==== Document text ====
Abdi-Milkutti (𐤏𐤁𐤃𐤌𐤋𐤊𐤕) was a King of Sidon (reigned ca. 680-677 BC) who rose up against Assyrian rule. He had formed an alliance with Sanduarri, king of Kundi and Sizu, a prince of the Lebanon, probably during the time of the civil war waged between Esarhaddon and two of his brothers who disputed his succession after they had murdered his father. The two kings had sworn to each other by the names of the great gods and revolted.
As soon as this struggle was over, in response to the rebellion, Esarhaddon laid siege to Sidon, which after three years of siege, in 677 BC, was finally captured, destroyed and rebuilt as Kar-Ashur-aha-iddina, the Harbour of Esarhaddon. The Sidonian king was decapitated. Sanduarri was also captured and decapitated and the heads of the two kings were hung around the necks of their nobles who were paraded through the streets of Nineveh. Part of the treasure taken from Sidon went to the loyal king of the rival city Tyre.

In his annals the Assyrian king states that he conquered Sidon and “tore up and cast into the sea its walls and its foundations.” This city was situated on a promontory jutting into the sea. The Sidonian king Abdi-Milkutti tried to escape by boat, but was “pulled out of the sea like a fish“ by the Assyrian king who cut off his head. Esarhaddon sent off to Assyria a rich treasure, including: “gold, silver, precious stones, elephant hides, ivory, maple and boxwood, garments of brightly colored wool and linen.” He also took away the king’s wife, his children, and his courtiers: “His people from far and near, which were countless.”

On the month of Tašrîtu the head of the king of Sidon was cut off and conveyed to Assyria.

The defeated and executed king of Sidon was depicted on the Sam'al Victory stele of Esarhaddon from Zenjirli. The stele shows Abdi-Milkutti, dressed in his native costume and held with a coiled leash. Although he is shown standing with his hands raised, he reaches only to about Esarhaddon's knee. Next to him is shown a kneeling Egyptian prince. He may be prince Ushankhuru, son of the Egyptian Pharaoh Taharqa with a rope tied around his neck; others deem the kneeling figure to be Pharaoh Taharqa himself, as he is wearing the uraeus tiara of Egyptian rule.
====
**Aim A**
Quote the passage on Abdi-Milkutti, starting with "On the month" and going on through "of Egyptian rule.".
The passage on Abdi-Milkutti and the entries that follow it were taken from unrelated sources.
==== Stored records ====
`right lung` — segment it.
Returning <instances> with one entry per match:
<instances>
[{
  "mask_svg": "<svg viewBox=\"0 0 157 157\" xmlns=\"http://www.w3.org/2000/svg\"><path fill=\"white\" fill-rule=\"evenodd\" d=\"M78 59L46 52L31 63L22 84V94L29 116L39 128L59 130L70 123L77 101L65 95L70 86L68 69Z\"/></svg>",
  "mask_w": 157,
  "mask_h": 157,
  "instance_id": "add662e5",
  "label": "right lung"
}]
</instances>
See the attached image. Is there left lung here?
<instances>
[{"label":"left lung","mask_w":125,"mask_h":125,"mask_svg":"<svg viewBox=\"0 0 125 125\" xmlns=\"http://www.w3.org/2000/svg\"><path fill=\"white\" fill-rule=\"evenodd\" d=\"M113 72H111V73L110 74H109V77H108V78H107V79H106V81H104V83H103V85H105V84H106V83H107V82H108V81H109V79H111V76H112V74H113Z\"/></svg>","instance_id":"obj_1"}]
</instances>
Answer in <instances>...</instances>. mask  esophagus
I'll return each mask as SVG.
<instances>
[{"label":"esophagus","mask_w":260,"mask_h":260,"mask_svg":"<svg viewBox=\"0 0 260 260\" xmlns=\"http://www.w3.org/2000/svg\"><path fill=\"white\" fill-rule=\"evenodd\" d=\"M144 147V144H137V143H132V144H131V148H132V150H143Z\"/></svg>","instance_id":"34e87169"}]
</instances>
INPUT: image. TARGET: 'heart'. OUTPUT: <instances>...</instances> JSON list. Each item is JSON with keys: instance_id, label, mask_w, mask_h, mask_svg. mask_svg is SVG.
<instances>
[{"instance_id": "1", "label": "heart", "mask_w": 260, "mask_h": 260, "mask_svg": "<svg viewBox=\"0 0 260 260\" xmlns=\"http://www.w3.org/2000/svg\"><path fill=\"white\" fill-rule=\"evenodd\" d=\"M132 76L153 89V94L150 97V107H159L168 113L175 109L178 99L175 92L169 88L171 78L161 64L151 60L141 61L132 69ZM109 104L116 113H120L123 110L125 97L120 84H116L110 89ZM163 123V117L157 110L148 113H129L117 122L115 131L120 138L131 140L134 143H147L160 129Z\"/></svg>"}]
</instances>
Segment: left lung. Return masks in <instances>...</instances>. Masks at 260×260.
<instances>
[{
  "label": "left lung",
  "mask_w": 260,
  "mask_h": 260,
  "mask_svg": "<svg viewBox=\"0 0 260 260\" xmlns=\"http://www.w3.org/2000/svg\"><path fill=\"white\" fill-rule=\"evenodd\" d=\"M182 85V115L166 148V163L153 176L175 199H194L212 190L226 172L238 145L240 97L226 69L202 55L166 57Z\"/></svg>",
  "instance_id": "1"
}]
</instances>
====
**Aim B**
Print the entries starting with the line with "INPUT: image. TARGET: 'heart'." and going on through the last line of the entries.

**Correct result A**
On the month of Tašrîtu the head of the king of Sidon was cut off and conveyed to Assyria.

The defeated and executed king of Sidon was depicted on the Sam'al Victory stele of Esarhaddon from Zenjirli. The stele shows Abdi-Milkutti, dressed in his native costume and held with a coiled leash. Although he is shown standing with his hands raised, he reaches only to about Esarhaddon's knee. Next to him is shown a kneeling Egyptian prince. He may be prince Ushankhuru, son of the Egyptian Pharaoh Taharqa with a rope tied around his neck; others deem the kneeling figure to be Pharaoh Taharqa himself, as he is wearing the uraeus tiara of Egyptian rule.

**Correct result B**
INPUT: image. TARGET: 'heart'. OUTPUT: <instances>...</instances> JSON list. Each item is JSON with keys: instance_id, label, mask_w, mask_h, mask_svg. mask_svg is SVG.
<instances>
[{"instance_id": "1", "label": "heart", "mask_w": 260, "mask_h": 260, "mask_svg": "<svg viewBox=\"0 0 260 260\" xmlns=\"http://www.w3.org/2000/svg\"><path fill=\"white\" fill-rule=\"evenodd\" d=\"M132 76L153 89V94L150 97V107H159L168 113L175 109L178 99L175 92L169 88L171 78L161 64L151 60L141 61L132 69ZM109 104L116 113H120L123 110L125 97L120 84H116L110 89ZM163 123V117L157 110L148 113H129L117 122L115 131L120 138L131 140L134 143H147L160 129Z\"/></svg>"}]
</instances>
Segment: left lung. Return masks in <instances>...</instances>. Masks at 260×260.
<instances>
[{
  "label": "left lung",
  "mask_w": 260,
  "mask_h": 260,
  "mask_svg": "<svg viewBox=\"0 0 260 260\" xmlns=\"http://www.w3.org/2000/svg\"><path fill=\"white\" fill-rule=\"evenodd\" d=\"M182 85V115L166 148V163L153 176L175 199H194L212 190L226 172L238 145L240 97L226 69L202 55L166 57Z\"/></svg>",
  "instance_id": "1"
}]
</instances>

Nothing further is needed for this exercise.